By the ACE Study’s estimate, there’s a link between child abuse – physical, sexual and verbal – and obesity in at least 8 percent of the obese population. If there are 70 million obese Americans, as the CDC says, that means that more than five million obese people are likely to have suffered physical, sexual and/or verbal abuse during their childhoods.

Here’s some math: About 115,000 people live in Douglas County. About 59,800 are obese. About 4,784 of those aren’t like to be helped by the most-talked-about methods of reducing obesity.
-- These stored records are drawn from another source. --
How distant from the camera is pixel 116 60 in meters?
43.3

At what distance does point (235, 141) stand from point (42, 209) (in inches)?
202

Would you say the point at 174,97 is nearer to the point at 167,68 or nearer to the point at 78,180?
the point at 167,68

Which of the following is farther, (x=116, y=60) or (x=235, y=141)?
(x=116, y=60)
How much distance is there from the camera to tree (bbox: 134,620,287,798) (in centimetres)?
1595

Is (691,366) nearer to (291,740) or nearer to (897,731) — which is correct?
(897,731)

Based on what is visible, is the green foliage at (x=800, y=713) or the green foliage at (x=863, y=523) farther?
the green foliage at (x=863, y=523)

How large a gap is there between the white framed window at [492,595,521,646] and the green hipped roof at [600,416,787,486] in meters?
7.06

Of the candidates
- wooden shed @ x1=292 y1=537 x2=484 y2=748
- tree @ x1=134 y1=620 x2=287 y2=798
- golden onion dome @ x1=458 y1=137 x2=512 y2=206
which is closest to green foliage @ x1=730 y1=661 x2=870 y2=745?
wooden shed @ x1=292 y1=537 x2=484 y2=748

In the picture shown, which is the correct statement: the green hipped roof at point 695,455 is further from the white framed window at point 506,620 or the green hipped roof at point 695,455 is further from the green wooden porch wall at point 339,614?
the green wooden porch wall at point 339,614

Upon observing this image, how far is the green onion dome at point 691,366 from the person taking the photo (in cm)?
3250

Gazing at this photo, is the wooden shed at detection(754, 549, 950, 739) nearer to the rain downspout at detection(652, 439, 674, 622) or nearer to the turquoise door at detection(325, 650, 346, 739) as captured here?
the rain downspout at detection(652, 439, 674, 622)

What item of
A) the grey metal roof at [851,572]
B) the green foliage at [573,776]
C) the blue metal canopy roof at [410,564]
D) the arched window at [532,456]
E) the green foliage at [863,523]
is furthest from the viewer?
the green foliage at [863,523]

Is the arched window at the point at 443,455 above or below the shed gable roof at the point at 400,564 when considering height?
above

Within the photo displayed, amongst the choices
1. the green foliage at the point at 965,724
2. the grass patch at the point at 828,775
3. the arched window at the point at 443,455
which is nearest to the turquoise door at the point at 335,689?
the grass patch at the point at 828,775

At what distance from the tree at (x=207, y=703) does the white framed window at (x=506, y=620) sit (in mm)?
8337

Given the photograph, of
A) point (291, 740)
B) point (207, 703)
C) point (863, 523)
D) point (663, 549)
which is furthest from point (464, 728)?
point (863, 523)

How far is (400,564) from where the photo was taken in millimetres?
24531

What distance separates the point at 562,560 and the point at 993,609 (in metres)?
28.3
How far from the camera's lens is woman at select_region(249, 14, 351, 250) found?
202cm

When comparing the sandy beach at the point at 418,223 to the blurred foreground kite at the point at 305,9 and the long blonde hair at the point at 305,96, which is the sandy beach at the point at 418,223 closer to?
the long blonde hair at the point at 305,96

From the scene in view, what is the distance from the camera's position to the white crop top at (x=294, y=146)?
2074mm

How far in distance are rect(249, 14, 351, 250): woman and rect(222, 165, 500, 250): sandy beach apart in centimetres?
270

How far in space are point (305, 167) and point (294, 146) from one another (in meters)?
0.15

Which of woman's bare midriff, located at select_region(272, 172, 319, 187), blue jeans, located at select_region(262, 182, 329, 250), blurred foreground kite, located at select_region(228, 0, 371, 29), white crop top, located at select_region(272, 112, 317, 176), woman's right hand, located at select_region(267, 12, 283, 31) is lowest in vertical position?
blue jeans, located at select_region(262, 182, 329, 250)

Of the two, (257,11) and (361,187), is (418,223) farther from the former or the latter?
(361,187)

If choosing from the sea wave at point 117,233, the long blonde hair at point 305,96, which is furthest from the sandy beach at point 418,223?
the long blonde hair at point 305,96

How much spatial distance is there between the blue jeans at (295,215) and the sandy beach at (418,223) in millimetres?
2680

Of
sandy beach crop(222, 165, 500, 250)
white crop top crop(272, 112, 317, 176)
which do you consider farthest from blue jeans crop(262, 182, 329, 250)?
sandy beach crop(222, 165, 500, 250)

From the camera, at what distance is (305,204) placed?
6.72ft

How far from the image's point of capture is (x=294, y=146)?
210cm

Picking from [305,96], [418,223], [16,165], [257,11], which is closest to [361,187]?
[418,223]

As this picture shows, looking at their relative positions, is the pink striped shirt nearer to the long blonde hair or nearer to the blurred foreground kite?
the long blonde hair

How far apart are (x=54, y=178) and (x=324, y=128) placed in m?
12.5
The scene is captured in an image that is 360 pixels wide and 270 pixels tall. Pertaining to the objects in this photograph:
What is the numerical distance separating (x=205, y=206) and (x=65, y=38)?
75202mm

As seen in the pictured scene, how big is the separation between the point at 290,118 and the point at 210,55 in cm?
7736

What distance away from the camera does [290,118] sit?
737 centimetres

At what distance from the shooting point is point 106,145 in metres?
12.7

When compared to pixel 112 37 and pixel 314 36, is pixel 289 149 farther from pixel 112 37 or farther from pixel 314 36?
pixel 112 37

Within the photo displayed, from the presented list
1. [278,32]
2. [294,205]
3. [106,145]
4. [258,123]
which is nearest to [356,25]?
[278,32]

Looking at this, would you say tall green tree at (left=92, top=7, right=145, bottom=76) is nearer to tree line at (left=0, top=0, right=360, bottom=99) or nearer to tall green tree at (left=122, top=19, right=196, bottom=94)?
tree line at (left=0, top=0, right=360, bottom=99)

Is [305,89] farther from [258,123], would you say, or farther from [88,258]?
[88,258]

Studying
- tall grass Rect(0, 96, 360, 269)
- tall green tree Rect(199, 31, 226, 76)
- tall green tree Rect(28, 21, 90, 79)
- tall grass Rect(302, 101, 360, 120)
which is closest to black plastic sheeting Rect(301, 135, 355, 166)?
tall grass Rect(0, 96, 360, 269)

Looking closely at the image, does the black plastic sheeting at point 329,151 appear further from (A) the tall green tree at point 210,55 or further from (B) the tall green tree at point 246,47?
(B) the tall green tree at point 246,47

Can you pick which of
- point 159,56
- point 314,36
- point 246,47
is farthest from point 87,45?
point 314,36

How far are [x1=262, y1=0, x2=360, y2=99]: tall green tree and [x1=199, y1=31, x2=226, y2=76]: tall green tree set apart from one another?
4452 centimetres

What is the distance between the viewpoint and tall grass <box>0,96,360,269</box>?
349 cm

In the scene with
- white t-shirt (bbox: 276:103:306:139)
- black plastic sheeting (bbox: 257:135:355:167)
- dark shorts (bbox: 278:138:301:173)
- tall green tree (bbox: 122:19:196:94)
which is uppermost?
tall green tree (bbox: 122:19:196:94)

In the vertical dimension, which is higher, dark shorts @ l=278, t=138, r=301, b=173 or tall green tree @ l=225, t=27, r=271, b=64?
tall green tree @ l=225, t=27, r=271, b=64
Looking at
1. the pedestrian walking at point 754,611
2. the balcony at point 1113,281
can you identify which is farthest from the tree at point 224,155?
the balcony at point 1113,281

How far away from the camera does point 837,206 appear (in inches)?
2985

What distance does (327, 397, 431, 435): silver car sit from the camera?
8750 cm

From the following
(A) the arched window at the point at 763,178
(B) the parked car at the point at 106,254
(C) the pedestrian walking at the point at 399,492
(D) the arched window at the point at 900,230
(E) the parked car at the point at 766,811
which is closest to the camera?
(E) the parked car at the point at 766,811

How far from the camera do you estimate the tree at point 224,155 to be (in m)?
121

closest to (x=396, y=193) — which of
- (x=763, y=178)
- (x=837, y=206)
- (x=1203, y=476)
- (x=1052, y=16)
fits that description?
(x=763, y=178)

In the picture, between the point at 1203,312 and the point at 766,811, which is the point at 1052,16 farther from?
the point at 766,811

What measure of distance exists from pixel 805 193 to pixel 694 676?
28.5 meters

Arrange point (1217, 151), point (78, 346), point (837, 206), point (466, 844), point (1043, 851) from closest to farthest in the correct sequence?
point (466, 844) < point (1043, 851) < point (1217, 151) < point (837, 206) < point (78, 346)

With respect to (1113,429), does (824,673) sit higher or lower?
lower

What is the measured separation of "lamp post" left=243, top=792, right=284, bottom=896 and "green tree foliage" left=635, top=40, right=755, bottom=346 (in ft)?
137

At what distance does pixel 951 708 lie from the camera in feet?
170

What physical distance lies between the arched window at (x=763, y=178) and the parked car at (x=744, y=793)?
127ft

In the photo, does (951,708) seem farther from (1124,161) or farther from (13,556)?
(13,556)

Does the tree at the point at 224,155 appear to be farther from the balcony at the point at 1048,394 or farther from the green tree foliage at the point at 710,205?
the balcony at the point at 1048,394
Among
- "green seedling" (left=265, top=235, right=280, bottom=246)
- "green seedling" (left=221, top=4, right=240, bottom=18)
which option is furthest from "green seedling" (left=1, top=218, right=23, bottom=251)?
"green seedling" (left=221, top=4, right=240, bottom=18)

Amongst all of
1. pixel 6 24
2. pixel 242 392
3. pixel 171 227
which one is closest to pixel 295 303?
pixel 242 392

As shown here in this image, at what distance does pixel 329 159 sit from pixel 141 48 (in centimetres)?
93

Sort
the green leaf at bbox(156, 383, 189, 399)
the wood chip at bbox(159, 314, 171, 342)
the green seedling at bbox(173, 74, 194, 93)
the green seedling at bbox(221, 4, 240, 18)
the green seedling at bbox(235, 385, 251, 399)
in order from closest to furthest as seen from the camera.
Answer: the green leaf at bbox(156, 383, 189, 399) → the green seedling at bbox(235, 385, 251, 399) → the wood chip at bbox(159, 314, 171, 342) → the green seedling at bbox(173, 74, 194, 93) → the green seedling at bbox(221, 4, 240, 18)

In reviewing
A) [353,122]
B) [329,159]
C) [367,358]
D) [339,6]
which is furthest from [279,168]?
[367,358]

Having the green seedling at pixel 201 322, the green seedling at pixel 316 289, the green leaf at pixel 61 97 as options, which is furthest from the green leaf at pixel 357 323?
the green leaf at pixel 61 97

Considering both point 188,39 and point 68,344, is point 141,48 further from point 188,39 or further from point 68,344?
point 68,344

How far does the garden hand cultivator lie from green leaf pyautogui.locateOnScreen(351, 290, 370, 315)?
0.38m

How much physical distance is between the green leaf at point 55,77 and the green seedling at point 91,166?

And, according to Felitti, these are likely to be the people that have the most intractable health issues, i.e., the ones that cost individuals and the community the most, economically and emotionally.

How can our HealthCommons project help these obese adults, and address issues that are difficult to talk about? How do we help children who are traumatized by emotional, physical and sexual abuse so that they don’t engage in behaviors — overeating, smoking, drinking too much alcohol, doing other drugs — that hurt them? How do we make sure that we aren’t inadvertently traumatizing them further in our schools or health care systems? How do we help parents and relatives of these children stop the emotional, physical and sexual abuse?